(Data extract):
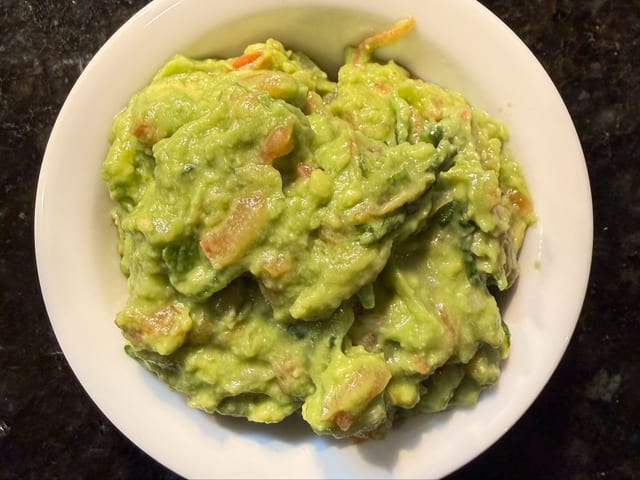 Home Style Guacamole.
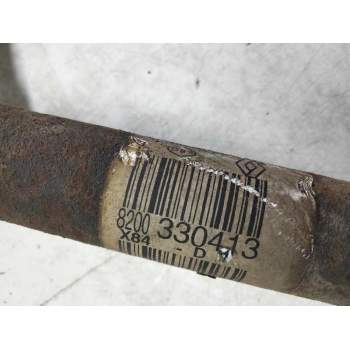 Recambio de transmision delantera izquierda para renault scenic ii 1.5 dci diesel referencia OEM IAM 8200330413  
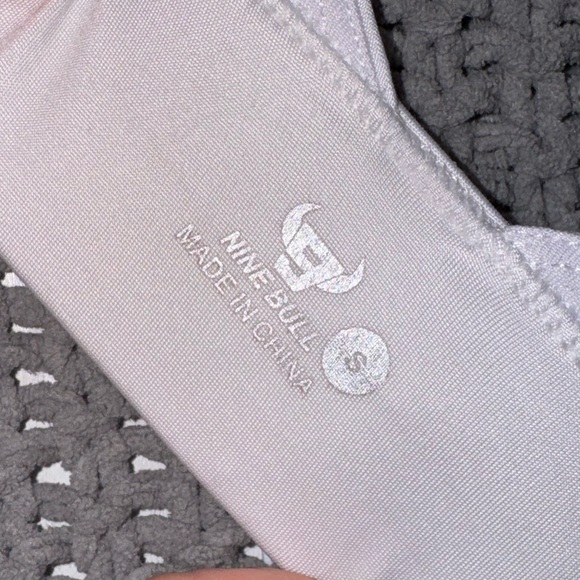 Nine bull women's strappy crisscross sports bra small - Picture 7 of 10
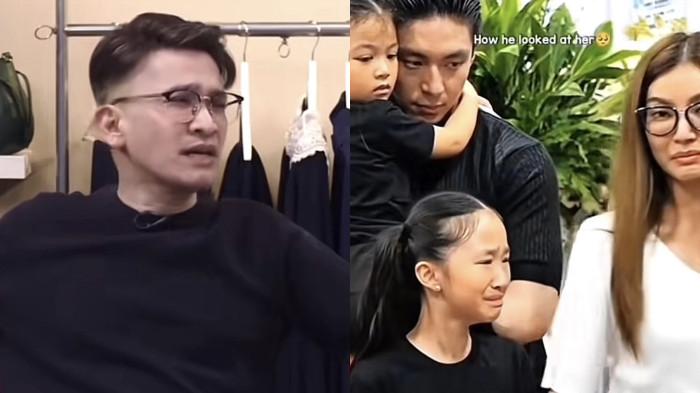 Ruben Onsu dan Sarwendah Berbalas Komentar di Lapak Fans Sargio, Murka Perlakuan Giorgio ke Anaknya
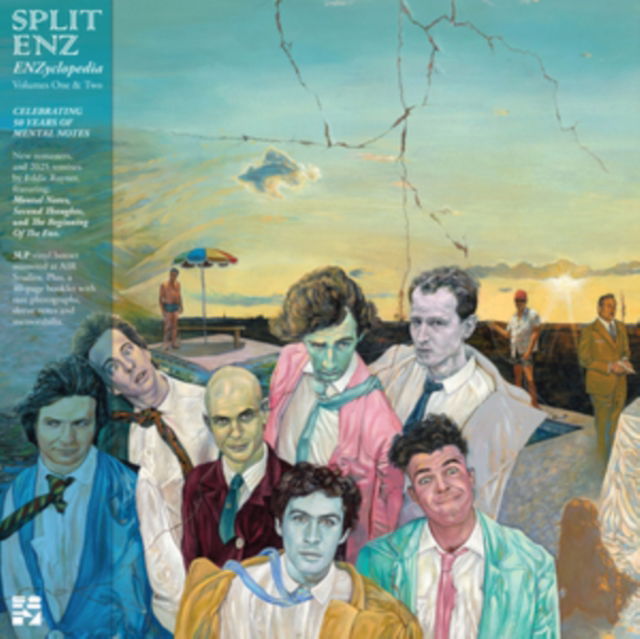 CD Shop - SPLIT ENZ ENZYCLOPEDIA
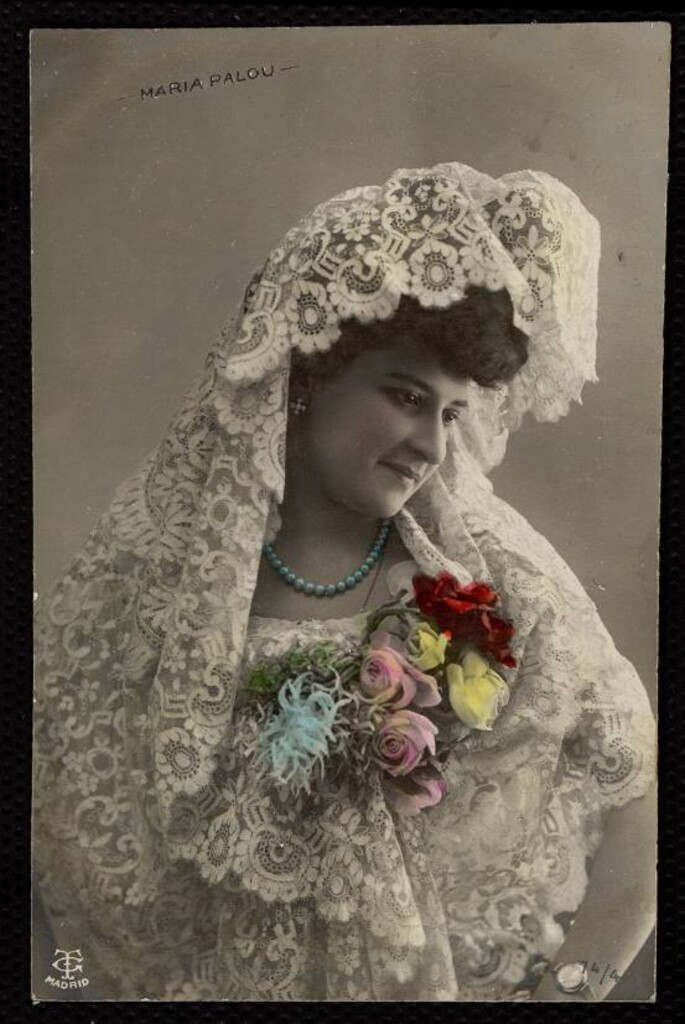 Miniatura de María Palou
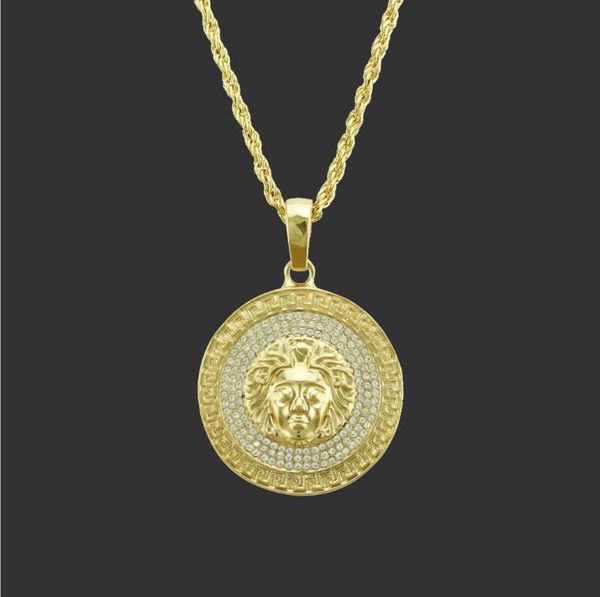 european and american fashion brand jewelry alloy middle diamond beauty head pendant necklace hip-hop boutique twist necklace, Silver
european and american fashion brand jewelry alloy middle diamond beauty head pendant necklace hip-hop boutique twist necklace, Silver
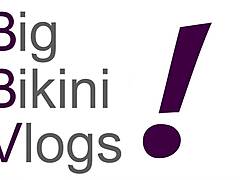 hey, can you imagine mrs james showing off her heavy breasts in that big bikini for the vlogs - episode 10?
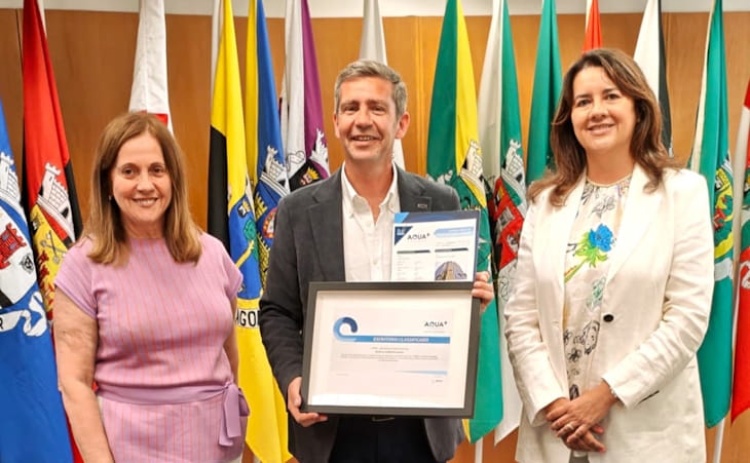 Edif&iacute;cio do Turismo do Algarve recebe classifica&ccedil;&atilde;o Aqua+ 
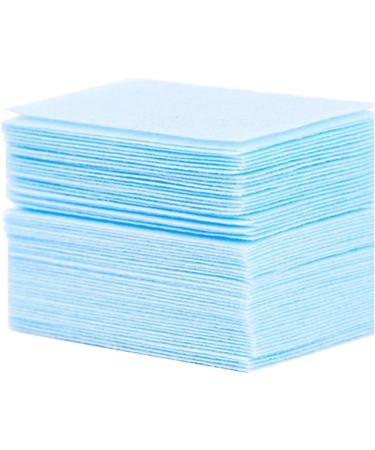 1800 Pcs Minkissy Nail Polish Remover Cotton Pads - Disposable Makeup & Nail Dip Remover - Sky Blue Cotton Squares - Buy Online on SooperMarket.com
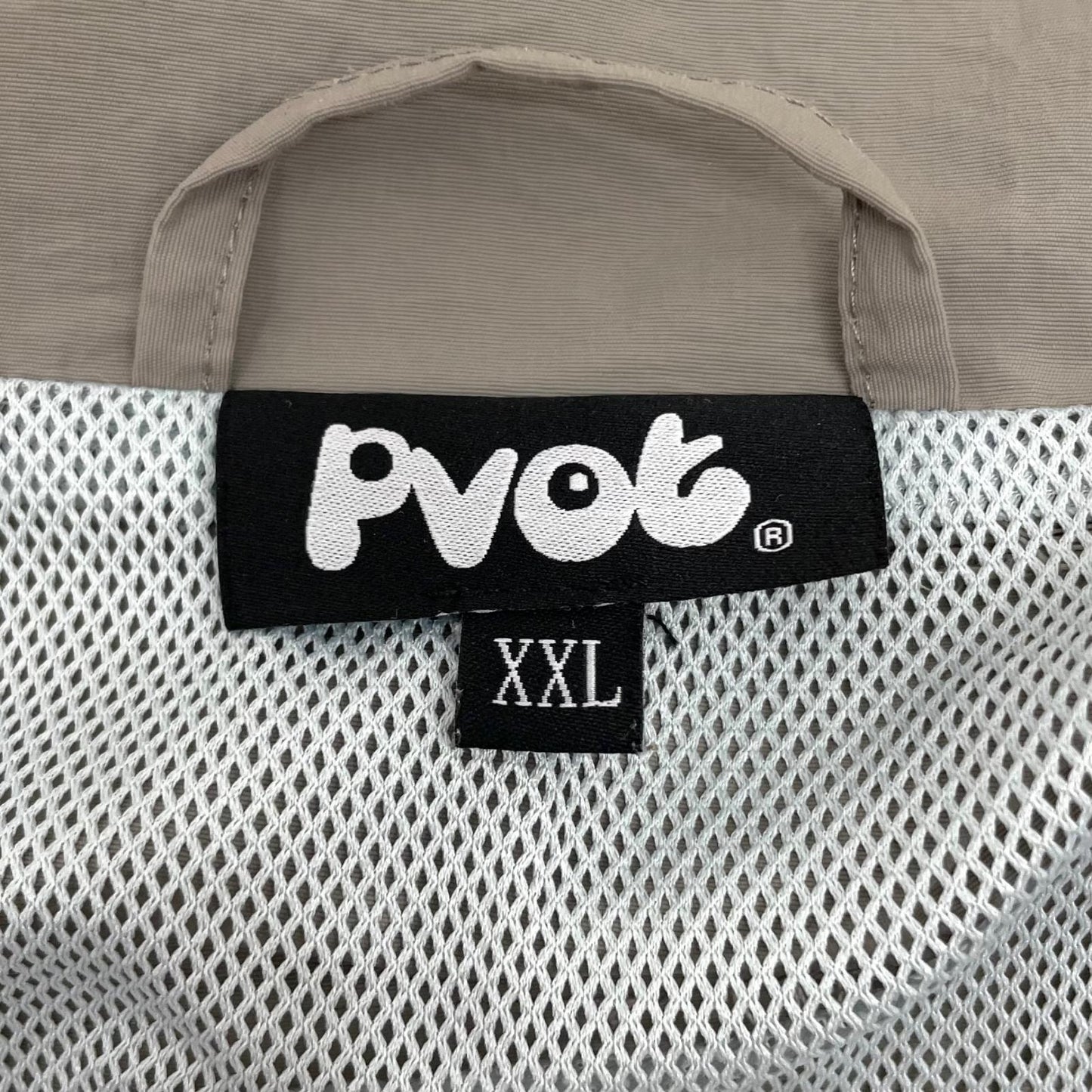 【中古】Pvot | ピボット ジャケット　パンツ　ジャージセットアップ グレー【尾張小牧店】
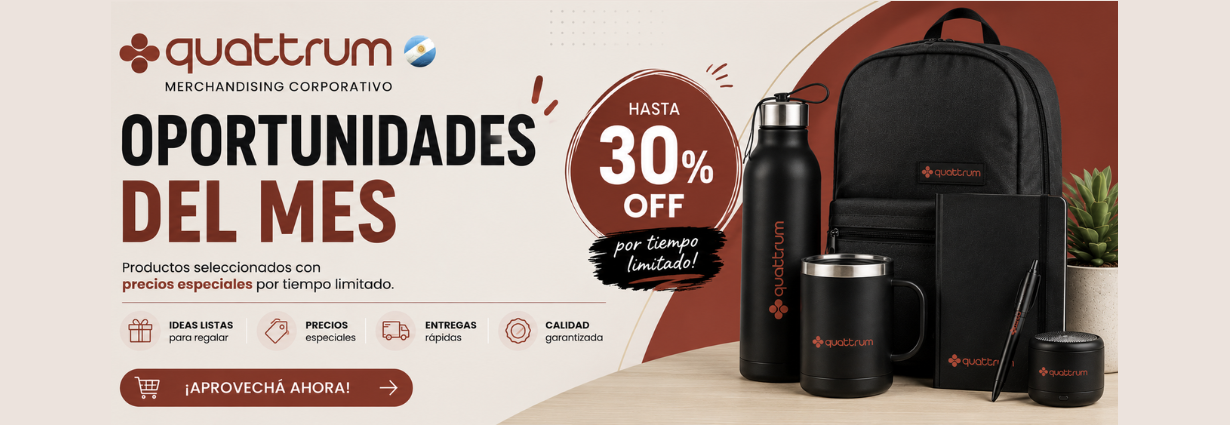 Oportunidades en merchandising y regalos empresariales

(Task to carry out): Could the entries above be written out word for word, with no pictures?

(Output below):
 Home Style Guacamole.
 Recambio de transmision delantera izquierda para renault scenic ii 1.5 dci diesel referencia OEM IAM 8200330413  
 Nine bull women's strappy crisscross sports bra small - Picture 7 of 10
 Ruben Onsu dan Sarwendah Berbalas Komentar di Lapak Fans Sargio, Murka Perlakuan Giorgio ke Anaknya
 CD Shop - SPLIT ENZ ENZYCLOPEDIA
 Miniatura de María Palou
 european and american fashion brand jewelry alloy middle diamond beauty head pendant necklace hip-hop boutique twist necklace, Silver
european and american fashion brand jewelry alloy middle diamond beauty head pendant necklace hip-hop boutique twist necklace, Silver
 hey, can you imagine mrs james showing off her heavy breasts in that big bikini for the vlogs - episode 10?
 Edif&iacute;cio do Turismo do Algarve recebe classifica&ccedil;&atilde;o Aqua+ 
 1800 Pcs Minkissy Nail Polish Remover Cotton Pads - Disposable Makeup & Nail Dip Remover - Sky Blue Cotton Squares - Buy Online on SooperMarket.com
 【中古】Pvot | ピボット ジャケット　パンツ　ジャージセットアップ グレー【尾張小牧店】
 Oportunidades en merchandising y regalos empresariales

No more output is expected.